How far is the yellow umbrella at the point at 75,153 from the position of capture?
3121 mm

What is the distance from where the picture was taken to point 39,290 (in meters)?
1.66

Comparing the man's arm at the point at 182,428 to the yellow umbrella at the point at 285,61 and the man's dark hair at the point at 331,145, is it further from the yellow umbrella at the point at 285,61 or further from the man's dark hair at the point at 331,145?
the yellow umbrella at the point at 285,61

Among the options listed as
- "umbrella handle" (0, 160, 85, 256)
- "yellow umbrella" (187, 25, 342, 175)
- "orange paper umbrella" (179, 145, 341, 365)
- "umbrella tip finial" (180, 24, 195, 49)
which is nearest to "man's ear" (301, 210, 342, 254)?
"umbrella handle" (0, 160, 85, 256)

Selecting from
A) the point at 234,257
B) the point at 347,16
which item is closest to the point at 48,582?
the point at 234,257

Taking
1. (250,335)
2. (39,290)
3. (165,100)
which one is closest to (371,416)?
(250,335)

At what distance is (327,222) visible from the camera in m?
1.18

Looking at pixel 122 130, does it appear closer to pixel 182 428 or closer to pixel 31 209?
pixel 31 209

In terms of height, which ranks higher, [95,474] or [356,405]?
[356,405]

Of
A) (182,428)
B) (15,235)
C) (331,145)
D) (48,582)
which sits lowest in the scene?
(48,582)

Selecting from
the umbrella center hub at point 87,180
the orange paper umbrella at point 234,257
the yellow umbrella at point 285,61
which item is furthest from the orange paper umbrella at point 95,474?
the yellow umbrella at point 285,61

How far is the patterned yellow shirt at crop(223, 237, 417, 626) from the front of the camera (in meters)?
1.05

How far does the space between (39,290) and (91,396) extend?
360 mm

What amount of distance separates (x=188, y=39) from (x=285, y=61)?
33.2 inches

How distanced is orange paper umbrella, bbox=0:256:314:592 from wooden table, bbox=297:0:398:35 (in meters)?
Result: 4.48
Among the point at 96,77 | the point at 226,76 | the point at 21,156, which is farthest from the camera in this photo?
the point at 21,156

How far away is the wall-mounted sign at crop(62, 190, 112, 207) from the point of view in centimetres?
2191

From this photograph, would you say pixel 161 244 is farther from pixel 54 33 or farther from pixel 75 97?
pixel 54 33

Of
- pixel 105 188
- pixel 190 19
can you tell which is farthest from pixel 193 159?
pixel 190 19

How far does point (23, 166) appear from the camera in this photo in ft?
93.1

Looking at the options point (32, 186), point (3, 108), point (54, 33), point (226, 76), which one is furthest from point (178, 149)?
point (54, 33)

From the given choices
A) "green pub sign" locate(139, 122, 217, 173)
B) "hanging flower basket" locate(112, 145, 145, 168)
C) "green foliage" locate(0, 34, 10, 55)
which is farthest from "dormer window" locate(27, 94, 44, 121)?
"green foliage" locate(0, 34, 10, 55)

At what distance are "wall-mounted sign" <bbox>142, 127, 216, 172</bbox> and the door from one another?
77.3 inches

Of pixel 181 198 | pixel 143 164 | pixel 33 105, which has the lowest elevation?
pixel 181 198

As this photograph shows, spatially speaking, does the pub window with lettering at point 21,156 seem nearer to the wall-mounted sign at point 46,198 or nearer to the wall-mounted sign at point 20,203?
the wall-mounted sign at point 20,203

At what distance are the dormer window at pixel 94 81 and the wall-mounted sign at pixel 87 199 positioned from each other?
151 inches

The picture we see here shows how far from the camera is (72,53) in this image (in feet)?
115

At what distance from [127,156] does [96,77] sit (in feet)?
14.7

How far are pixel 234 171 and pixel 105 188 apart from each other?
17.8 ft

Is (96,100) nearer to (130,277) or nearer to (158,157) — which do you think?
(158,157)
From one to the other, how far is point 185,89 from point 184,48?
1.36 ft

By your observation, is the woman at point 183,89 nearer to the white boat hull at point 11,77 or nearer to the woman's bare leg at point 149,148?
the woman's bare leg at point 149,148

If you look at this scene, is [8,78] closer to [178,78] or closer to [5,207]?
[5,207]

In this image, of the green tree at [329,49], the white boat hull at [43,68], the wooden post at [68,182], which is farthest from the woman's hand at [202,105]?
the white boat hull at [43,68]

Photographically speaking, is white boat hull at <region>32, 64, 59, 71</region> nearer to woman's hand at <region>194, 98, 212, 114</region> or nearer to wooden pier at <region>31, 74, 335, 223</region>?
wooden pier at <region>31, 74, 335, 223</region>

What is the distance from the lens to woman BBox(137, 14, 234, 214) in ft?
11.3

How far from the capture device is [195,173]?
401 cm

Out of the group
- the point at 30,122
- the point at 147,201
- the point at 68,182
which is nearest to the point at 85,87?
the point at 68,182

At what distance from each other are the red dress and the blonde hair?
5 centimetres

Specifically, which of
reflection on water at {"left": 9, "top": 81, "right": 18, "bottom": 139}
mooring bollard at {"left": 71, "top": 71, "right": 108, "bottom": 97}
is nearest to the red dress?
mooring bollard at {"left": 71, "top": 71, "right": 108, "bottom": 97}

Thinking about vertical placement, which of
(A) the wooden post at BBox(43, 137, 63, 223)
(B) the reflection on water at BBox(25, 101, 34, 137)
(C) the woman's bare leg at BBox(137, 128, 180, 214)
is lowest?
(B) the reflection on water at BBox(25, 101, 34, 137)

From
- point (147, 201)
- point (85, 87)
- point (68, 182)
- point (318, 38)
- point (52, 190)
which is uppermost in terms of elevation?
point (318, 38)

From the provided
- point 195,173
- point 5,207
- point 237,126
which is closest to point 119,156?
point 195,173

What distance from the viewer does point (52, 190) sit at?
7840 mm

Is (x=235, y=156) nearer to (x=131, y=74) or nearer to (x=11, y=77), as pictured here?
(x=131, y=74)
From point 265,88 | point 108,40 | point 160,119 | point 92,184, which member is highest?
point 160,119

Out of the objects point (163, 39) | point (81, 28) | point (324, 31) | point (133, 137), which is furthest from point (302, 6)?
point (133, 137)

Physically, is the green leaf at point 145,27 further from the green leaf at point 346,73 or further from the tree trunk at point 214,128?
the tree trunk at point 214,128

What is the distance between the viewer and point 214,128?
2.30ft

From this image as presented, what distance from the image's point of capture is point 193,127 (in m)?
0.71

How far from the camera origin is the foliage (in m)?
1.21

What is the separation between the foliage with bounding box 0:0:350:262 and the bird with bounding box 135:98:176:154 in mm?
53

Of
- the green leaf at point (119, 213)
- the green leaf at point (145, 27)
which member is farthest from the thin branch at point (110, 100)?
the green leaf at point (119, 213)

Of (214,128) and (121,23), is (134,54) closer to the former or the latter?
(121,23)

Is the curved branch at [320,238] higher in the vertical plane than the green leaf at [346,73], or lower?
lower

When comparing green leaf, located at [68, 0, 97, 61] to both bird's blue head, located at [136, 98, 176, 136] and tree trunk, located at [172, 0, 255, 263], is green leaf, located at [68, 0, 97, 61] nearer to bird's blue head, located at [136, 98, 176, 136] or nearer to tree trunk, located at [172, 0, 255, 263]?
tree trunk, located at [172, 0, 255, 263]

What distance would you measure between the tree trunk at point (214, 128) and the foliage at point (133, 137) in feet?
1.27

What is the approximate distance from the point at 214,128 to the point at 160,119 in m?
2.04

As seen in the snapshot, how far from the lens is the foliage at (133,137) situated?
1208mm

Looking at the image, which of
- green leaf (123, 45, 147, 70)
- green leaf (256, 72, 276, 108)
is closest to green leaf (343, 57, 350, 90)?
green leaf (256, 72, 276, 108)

-- Challenge --
Lay out everything in the entries above, from the line containing "What distance would" down to the final line, as a Markdown table with the columns Row and Line. Number each line in Row and leave out blank lines.

-- Correct output --
| Row | Line |
|---|---|
| 1 | What distance would you measure between the tree trunk at point (214, 128) and the foliage at point (133, 137) in feet? |
| 2 | 1.27 |
| 3 | What is the approximate distance from the point at 214,128 to the point at 160,119 in m? |
| 4 | 2.04 |
| 5 | As seen in the snapshot, how far from the lens is the foliage at (133,137) situated? |
| 6 | 1208mm |
| 7 | Looking at the image, which of |
| 8 | - green leaf (123, 45, 147, 70) |
| 9 | - green leaf (256, 72, 276, 108) |
| 10 | is closest to green leaf (343, 57, 350, 90)? |
| 11 | green leaf (256, 72, 276, 108) |